(EXERCISE DETAILS) Copy out the listing below word for word, starting at the line that contains "How big is the" and running through its final line.

(TASK DATA)
·····

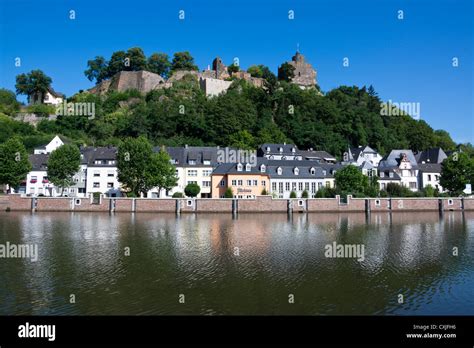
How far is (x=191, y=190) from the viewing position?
189ft

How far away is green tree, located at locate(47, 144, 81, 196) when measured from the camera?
189 ft

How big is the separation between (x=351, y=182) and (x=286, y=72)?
70.0 meters

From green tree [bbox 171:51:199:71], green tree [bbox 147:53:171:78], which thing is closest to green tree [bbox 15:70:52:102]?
green tree [bbox 147:53:171:78]

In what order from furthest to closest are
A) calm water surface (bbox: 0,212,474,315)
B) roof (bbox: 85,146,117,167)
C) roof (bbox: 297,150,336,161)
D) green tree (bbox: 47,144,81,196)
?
roof (bbox: 297,150,336,161) → roof (bbox: 85,146,117,167) → green tree (bbox: 47,144,81,196) → calm water surface (bbox: 0,212,474,315)

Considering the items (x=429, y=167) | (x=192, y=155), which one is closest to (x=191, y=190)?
(x=192, y=155)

·····

(OUTPUT OF THE EXERCISE)
How big is the separation between (x=351, y=182) and (x=286, y=72)?
70.0 meters

From green tree [bbox 171:51:199:71], green tree [bbox 147:53:171:78], which thing is closest to green tree [bbox 15:70:52:102]?
green tree [bbox 147:53:171:78]

In what order from furthest to closest are
A) calm water surface (bbox: 0,212,474,315)
B) roof (bbox: 85,146,117,167)
C) roof (bbox: 297,150,336,161)
D) green tree (bbox: 47,144,81,196)
?
roof (bbox: 297,150,336,161) → roof (bbox: 85,146,117,167) → green tree (bbox: 47,144,81,196) → calm water surface (bbox: 0,212,474,315)

Considering the items (x=429, y=167) | (x=192, y=155), which one is closest to (x=191, y=190)?
(x=192, y=155)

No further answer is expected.